Please identify each line in the items below that contains the string "dense" and copy those lines out, treating uppercase and lowercase as different.

######

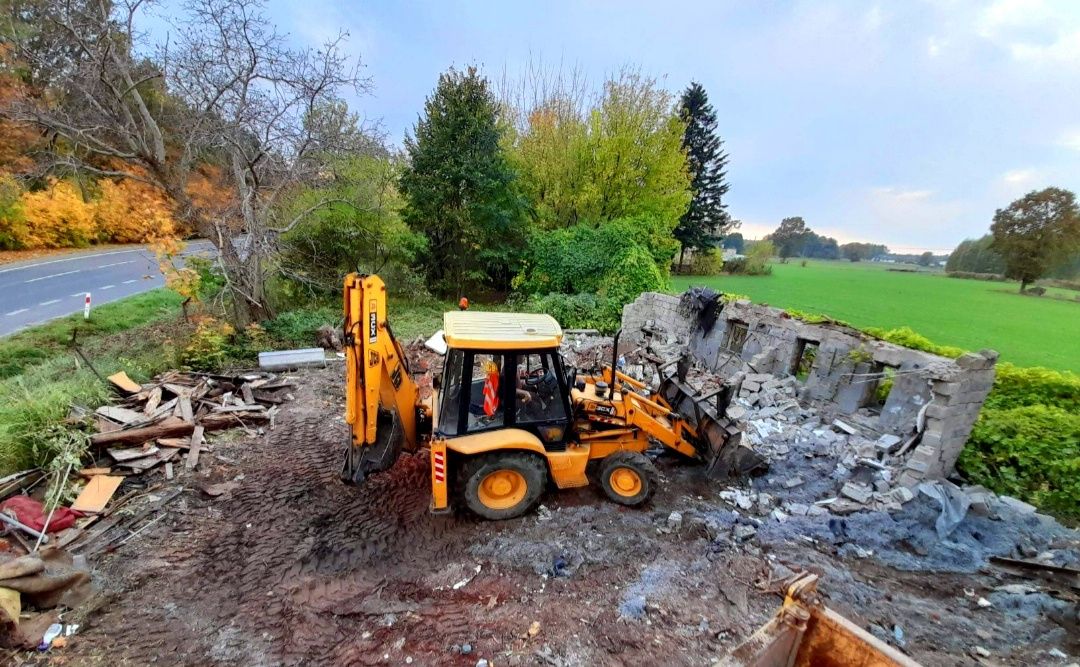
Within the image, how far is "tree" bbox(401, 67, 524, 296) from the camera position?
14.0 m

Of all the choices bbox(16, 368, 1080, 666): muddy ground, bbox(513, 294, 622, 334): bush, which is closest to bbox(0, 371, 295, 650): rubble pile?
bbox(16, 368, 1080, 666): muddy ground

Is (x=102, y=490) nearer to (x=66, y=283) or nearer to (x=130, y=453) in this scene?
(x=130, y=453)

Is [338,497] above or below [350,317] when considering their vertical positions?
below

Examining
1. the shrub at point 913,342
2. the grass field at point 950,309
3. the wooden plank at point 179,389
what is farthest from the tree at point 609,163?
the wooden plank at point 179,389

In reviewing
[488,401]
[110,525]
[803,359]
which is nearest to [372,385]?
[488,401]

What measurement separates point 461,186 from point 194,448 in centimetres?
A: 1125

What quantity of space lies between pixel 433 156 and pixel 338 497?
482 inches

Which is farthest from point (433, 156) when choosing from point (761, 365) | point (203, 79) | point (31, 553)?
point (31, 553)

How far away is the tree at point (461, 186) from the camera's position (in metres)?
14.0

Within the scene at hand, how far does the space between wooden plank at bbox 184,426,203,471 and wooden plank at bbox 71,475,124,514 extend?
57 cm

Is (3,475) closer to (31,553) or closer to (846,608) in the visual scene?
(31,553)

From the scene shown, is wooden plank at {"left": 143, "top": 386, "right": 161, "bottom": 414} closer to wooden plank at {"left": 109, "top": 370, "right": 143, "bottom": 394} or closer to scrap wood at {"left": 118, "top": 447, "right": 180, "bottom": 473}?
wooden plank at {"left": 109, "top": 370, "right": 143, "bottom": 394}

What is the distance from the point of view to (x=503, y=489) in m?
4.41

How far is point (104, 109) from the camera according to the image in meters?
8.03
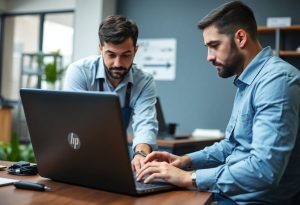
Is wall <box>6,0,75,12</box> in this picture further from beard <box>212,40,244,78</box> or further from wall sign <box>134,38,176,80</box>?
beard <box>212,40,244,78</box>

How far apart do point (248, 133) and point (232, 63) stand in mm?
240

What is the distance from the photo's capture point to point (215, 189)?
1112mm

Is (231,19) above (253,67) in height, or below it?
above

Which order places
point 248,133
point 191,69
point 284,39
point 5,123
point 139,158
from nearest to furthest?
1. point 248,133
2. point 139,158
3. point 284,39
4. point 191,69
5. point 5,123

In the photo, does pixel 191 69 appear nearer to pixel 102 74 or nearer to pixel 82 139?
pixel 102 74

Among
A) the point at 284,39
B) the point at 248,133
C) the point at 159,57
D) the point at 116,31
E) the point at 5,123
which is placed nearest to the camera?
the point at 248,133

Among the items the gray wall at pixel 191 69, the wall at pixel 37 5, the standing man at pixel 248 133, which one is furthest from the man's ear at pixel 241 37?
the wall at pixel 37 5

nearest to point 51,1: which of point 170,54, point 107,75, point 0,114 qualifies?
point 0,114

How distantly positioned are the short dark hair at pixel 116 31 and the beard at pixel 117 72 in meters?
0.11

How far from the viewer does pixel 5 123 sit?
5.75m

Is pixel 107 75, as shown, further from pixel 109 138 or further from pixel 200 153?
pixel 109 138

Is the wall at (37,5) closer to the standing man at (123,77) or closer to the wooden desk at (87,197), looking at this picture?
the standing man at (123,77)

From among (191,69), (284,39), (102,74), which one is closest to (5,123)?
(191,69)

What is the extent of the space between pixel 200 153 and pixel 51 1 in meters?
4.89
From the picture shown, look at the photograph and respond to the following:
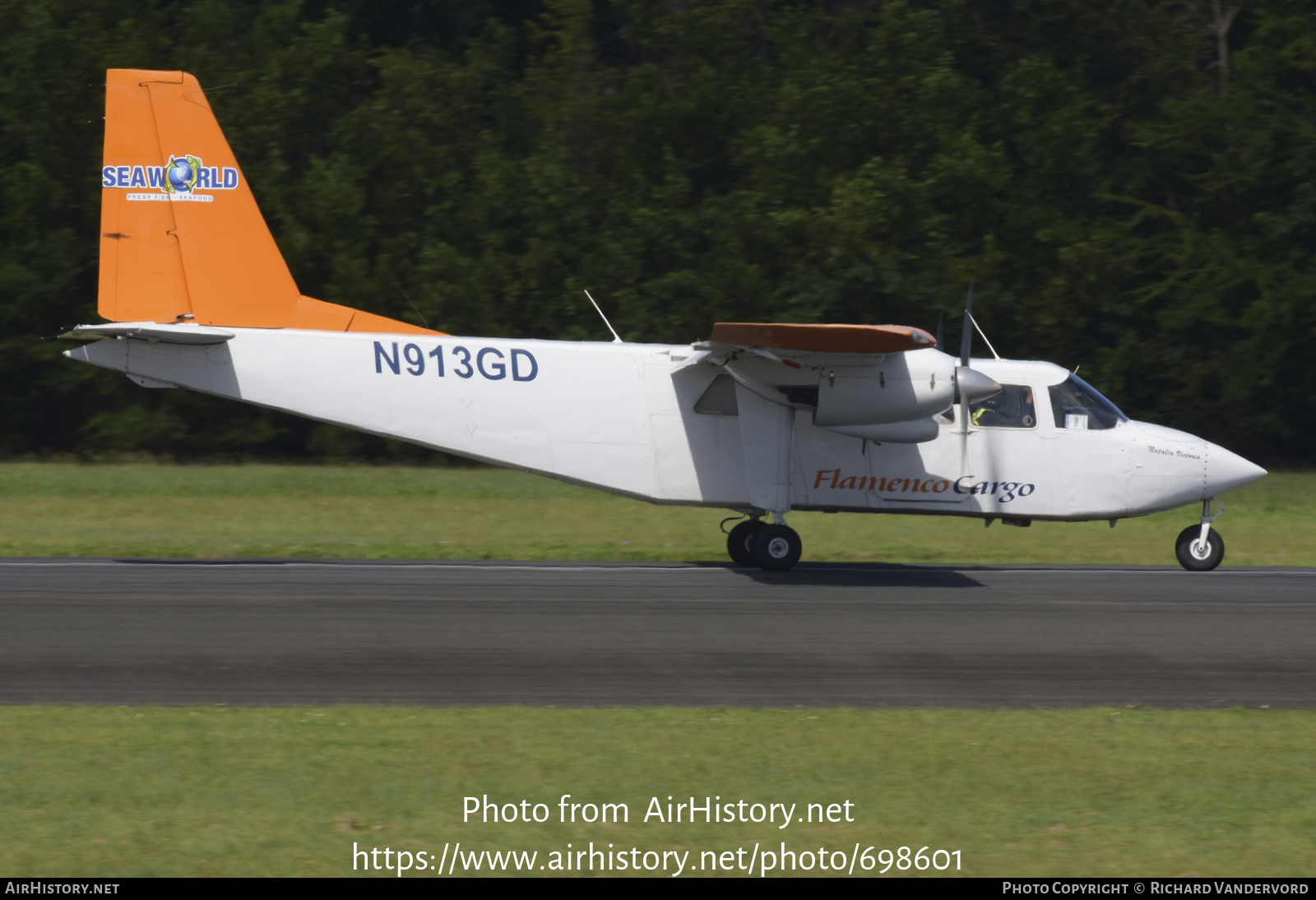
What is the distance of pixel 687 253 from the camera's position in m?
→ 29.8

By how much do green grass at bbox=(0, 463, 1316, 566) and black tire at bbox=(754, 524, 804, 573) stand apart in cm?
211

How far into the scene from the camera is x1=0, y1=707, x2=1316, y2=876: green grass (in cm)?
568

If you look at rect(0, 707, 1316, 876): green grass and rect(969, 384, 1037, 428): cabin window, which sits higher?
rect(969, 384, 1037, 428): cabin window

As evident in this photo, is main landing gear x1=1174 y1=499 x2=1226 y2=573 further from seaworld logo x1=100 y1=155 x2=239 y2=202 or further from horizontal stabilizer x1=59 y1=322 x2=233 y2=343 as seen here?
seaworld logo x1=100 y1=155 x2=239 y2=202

######

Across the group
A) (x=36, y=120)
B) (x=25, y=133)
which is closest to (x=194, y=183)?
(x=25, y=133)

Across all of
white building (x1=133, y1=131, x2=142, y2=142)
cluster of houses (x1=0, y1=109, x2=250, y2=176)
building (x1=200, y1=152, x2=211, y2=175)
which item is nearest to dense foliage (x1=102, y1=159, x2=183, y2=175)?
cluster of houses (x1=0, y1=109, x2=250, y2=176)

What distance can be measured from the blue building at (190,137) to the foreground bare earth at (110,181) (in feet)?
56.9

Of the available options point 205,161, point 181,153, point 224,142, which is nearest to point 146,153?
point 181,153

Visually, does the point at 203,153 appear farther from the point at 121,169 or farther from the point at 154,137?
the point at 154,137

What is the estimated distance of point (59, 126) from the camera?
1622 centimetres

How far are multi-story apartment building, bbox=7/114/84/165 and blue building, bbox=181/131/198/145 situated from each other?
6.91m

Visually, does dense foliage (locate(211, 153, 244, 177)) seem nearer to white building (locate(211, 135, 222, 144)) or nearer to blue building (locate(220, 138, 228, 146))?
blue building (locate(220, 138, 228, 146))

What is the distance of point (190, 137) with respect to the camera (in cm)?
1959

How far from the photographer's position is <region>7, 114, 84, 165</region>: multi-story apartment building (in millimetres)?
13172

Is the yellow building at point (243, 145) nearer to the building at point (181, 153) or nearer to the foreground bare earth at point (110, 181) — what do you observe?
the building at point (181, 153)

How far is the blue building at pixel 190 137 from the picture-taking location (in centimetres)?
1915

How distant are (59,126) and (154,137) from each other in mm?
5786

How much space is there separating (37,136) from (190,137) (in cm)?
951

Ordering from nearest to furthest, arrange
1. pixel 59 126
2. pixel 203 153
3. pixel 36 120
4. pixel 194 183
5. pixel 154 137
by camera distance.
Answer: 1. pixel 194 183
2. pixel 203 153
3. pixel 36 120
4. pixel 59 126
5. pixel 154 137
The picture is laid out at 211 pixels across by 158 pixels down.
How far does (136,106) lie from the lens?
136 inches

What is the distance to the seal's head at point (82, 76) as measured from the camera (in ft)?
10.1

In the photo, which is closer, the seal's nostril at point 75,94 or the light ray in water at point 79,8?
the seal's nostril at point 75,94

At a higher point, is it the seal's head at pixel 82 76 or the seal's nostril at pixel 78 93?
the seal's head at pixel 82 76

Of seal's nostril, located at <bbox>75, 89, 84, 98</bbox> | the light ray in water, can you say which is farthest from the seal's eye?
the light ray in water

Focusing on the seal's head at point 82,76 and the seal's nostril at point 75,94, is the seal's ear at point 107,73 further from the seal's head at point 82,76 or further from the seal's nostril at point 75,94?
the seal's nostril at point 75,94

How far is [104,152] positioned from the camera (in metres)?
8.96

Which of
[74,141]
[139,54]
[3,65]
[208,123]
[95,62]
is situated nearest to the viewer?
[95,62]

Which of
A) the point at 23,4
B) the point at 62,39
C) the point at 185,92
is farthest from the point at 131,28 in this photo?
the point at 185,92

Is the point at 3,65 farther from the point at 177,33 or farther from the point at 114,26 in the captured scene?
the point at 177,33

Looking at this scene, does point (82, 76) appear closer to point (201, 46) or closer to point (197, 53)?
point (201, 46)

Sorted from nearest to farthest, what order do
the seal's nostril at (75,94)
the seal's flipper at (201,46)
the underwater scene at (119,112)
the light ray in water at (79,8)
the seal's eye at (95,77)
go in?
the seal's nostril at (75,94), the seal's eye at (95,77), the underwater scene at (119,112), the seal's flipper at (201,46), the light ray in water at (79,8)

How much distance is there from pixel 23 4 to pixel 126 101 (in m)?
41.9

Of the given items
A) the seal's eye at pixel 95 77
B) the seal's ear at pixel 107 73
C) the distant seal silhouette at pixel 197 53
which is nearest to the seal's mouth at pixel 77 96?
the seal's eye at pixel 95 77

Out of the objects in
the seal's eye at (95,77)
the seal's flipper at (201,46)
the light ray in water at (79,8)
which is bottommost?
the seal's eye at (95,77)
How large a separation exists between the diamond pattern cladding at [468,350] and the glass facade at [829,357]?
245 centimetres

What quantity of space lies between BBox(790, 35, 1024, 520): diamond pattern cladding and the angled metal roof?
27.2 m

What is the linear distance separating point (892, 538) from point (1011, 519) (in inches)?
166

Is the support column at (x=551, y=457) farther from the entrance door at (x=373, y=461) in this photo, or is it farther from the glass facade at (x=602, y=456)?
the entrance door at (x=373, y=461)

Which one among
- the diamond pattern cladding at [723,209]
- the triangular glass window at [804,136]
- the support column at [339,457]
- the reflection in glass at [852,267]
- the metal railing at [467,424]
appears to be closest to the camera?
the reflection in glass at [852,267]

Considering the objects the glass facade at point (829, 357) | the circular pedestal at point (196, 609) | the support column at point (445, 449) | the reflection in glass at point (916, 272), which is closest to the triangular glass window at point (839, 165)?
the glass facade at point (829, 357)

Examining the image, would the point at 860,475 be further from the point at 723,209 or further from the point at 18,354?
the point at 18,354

######

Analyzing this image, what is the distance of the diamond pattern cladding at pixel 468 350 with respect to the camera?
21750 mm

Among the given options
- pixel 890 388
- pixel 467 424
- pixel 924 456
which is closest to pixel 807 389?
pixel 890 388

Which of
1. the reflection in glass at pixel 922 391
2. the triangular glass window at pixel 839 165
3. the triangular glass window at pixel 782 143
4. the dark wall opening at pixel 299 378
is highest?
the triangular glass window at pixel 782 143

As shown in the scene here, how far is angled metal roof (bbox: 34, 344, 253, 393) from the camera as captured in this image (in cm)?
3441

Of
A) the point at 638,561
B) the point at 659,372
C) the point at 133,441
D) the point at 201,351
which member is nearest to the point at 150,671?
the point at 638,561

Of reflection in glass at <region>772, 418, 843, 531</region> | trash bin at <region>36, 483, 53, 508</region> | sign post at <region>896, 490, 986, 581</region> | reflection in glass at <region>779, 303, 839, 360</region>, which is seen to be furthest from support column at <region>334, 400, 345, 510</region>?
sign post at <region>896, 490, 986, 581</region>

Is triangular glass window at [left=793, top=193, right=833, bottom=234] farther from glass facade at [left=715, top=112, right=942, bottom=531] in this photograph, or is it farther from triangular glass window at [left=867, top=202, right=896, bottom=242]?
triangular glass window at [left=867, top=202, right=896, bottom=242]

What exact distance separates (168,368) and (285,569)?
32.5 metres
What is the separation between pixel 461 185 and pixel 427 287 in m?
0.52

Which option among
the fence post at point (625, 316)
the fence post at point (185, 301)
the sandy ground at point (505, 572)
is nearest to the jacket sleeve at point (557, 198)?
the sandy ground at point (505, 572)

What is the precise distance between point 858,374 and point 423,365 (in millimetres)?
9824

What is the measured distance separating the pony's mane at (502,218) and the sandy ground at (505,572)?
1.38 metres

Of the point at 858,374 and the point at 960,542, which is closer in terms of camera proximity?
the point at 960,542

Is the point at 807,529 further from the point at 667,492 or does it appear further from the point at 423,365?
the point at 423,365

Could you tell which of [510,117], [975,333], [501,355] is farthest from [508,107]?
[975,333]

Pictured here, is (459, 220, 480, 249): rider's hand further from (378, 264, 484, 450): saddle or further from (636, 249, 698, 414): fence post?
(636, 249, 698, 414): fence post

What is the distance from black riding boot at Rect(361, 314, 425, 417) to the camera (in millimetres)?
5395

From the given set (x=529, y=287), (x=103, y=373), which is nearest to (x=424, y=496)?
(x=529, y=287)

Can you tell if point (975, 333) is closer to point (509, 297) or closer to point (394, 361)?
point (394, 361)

######

Solution for this task:
which item is nearest to dense foliage (x1=102, y1=159, x2=183, y2=175)?
Visually, does dense foliage (locate(211, 153, 244, 177)) seem nearer to white building (locate(211, 135, 222, 144)) or nearer to blue building (locate(220, 138, 228, 146))?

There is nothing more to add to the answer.